Iran’s foreign debt was $7.16 billion by the end of the fifth calendar month (August 22), the central bank said Saturday. This was almost 17.4% lower from the beginning of the year in March 2022.
Medium and long-term debt was $5.23 billion or nearly 75% of the total. Short-term debt was in the range of $1.92 billion, the Central Bank of Iran said.
Short-term debt includes all debt with original maturity of one year or less plus the interest on long-term debt.
Thanks to the scale and scope of economic and financial hurdles, namely the US economic blockade, Iran’s external debts are far lower compared to most developing nations.

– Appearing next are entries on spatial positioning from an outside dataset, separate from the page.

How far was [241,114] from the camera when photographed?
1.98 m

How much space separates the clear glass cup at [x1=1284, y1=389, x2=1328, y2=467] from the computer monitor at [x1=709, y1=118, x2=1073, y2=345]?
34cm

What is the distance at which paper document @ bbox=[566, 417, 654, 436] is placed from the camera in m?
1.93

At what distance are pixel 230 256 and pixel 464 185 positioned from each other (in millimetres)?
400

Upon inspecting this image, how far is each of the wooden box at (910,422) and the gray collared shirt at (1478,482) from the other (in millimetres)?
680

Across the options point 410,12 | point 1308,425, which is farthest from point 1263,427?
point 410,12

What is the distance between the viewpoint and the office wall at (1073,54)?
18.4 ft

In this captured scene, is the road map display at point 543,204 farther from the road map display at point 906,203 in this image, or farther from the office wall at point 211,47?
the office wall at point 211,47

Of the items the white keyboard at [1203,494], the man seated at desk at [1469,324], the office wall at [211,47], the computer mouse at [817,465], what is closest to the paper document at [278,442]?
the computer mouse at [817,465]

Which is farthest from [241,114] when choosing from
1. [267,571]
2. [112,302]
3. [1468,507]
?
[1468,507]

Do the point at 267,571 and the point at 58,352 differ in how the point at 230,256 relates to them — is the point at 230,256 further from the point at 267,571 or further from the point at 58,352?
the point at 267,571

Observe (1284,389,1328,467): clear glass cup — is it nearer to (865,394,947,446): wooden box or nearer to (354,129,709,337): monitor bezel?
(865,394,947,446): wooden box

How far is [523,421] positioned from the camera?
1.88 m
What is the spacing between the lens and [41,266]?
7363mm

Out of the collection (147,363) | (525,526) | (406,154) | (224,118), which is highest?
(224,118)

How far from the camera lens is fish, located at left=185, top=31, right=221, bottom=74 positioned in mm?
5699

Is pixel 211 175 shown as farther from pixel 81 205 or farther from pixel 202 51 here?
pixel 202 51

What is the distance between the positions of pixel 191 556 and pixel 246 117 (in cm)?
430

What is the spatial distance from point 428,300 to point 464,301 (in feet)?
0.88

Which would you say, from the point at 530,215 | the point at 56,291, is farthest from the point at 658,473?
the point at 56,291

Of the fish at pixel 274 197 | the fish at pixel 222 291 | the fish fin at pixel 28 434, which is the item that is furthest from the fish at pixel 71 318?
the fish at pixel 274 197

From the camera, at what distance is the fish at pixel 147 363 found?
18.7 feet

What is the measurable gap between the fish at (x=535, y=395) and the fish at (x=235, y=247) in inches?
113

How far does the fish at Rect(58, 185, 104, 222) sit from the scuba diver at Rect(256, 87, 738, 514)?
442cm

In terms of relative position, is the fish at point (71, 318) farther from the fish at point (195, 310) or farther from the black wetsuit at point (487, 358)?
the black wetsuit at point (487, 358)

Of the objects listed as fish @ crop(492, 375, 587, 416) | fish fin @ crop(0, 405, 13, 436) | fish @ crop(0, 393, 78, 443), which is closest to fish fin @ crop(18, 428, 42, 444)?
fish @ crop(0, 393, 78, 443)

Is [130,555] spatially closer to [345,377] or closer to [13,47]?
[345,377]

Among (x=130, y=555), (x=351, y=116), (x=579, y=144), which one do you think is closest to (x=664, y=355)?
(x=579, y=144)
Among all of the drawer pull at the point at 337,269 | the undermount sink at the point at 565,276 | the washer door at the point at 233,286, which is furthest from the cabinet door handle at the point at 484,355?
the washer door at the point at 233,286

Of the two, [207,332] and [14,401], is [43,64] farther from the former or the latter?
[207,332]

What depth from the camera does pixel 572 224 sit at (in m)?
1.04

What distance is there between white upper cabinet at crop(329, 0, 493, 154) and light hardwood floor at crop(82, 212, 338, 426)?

The country was unable to attract foreign investment because of the tough sanctions, cumbersome laws and economic instability, among other things.
External debt averaged $15.54 billion from 1993 until 2020, reaching an all-time high of $28.64 billion in 2007 and a record low of $5.1 billion in 2014, according to Trading Economics, which sources financial and economic data from countries across the world.
Most of the borrowing in the past three years was related to fighting the coronavirus pandemic. Tehran received $50 million from the World Bank to help the health sector cope with the fatal disease.
The OPEC Fund for International Development approved $500,000 in emergency grant to help buy equipment to fight the plague.
Iran solicited multilateral development banks for funds, in which it is a member, namely the Islamic Development Bank and the Asian Infrastructure Development Bank.